#### Complete the following:
A. Translate this sentence from the oral surgeon article into Spanish: "Dr. Duncan never expected to be a dentist, much less a sculptor."
B. Answer these questions using the oral surgeon article:
(i) How many weeks of ground training did Dr. Duncan go through after earning his bachelor's degree?
(ii) In what year did he retire from practicing oral and maxillofacial surgery?
(iii) For how many years has Dr. Duncan known Dean William W. Dodge?

Oral Surgeon Continues Facial Artistry with Clay
By Ashley Festa
James Duncan, D.D.S., lets his love of surgery flow into his artistic leisure time in the most natural way—sculpting.
After visiting the Louvre and Rodin museums in France and seeing Michelangelo’s sculptures in Italy, Dr. Duncan started reading books about sculpting and decided to give it a try.
He began experimenting with the art form about 35 years ago, but he stopped sculpting because “water-based clay is very dirty, and I didn’t have a studio,” said Dr. Duncan, adjunct professor in the Oral & Maxillofacial Surgery department in the School of Dentistry at UT Health San Antonio. But he never gave up his interest in the craft.
Fast forward 20 years, and Dr. Duncan revived and indulged his delight of sculpting.
“I enclosed an area, and it became my studio so I could make it as dirty as I want,” Dr. Duncan said. He took lessons under a talented French sculptor in New York and focused his attention on portrait sculpting.
“I’ve always been interested in maxillofacial surgery, always interested in seeing the wonders of the face,” he said. “I’m still an amateur, but it keeps me off the streets.”
A couple of years ago, he decided to create a sculpture of someone he considers instrumental to the success of the School of Dentistry—Dean William W. Dodge, D.D.S., whom Dr. Duncan has known for 40 years.
“I showed him some of the sculptures I’ve done of others, and I said, ‘I want to do one of you,’ ” Dr. Duncan said. He says Dr. Dodge’s modesty made him hesitant to agree. But Dr. Duncan insisted he wanted to donate it to the university to honor Dr. Dodge’s dedication to the dental school. The dean finally agreed, and Dr. Duncan started the work a couple of years ago.
“I’m very, very, very slow,” said Dr. Duncan, who presented the finished bust to Dean Dodge last December. “A good artist can do one of these in a couple days, but it takes me a couple months.”
Dr. Duncan never expected to be a dentist, much less a sculptor. He originally planned to be a college professor, but his admiration of his older brother drew him in a different direction.
“He was 12 years older, and he flew in World War II,” he said. “He did combat missions, he was shot down, and he was a prisoner of war. He was my hero.”
So when Dr. Duncan had the chance to become a U.S. Navy pilot, he went from earning his bachelor’s in biology straight into 16 weeks of ground training. During his four years flying planes for the Navy, he spent time with dentists aboard an aircraft carrier.
“I spent a lot of time in the dental office with them, and I fell in love with what they did,” he said. “I decided this is what I wanted to do.”
With the Korean War over and the Navy reducing the number of pilots, Dr. Duncan volunteered to leave so he could pursue a dental degree. After a couple of years in general practice, he realized what he really loved was oral and maxillofacial surgery, which he practiced until he retired in 2008 and then came to teach at the university.
“There’s something about being around young people who are so eager to learn,” said Dr. Duncan, who isn’t quite ready to retire from teaching. “That feeling of eagerness of the young mind and thinking I can contribute something to that. As long as I can mentally keep up with it, it’s hard to get away from it.”

[Data excerpts]

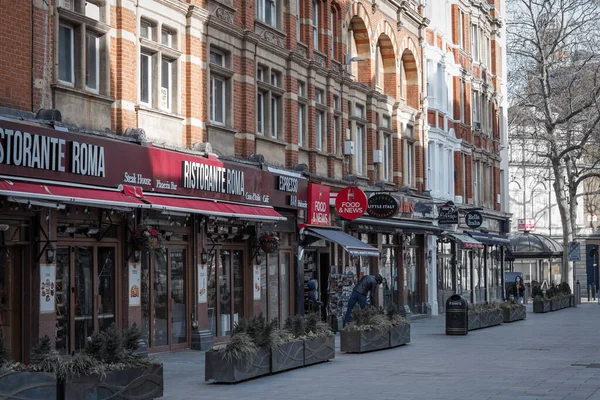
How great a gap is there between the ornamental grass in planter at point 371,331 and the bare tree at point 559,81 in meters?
27.1

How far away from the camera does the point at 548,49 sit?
51.1 meters

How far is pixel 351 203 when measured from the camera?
101 ft

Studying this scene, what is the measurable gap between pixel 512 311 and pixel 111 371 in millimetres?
24545

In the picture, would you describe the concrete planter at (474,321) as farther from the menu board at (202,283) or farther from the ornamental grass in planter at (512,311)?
the menu board at (202,283)

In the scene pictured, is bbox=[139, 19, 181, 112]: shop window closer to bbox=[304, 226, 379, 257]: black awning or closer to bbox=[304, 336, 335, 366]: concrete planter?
bbox=[304, 336, 335, 366]: concrete planter

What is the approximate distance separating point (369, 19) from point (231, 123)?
39.6 feet

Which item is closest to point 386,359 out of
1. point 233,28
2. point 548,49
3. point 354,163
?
point 233,28

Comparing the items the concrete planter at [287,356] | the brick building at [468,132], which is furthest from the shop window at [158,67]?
the brick building at [468,132]

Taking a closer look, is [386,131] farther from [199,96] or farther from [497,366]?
[497,366]

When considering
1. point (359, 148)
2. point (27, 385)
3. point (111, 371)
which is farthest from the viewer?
point (359, 148)

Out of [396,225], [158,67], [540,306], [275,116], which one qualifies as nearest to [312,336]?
[158,67]

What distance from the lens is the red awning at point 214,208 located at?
20812 mm

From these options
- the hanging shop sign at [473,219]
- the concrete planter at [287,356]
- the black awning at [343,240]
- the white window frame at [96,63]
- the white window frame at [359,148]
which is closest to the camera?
the concrete planter at [287,356]

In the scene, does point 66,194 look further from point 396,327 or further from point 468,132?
point 468,132
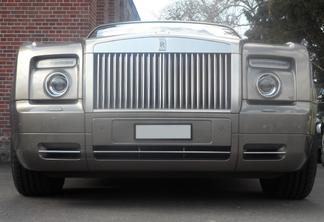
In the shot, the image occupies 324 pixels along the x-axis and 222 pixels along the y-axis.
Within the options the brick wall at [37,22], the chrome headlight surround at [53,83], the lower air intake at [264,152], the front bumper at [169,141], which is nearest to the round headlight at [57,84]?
the chrome headlight surround at [53,83]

#### Responses in order:
A. El Dr. Duncan nunca esperó ser dentista, y mucho menos escultor.

B.
(i) 16 weeks
(ii) 2008
(iii) 40 years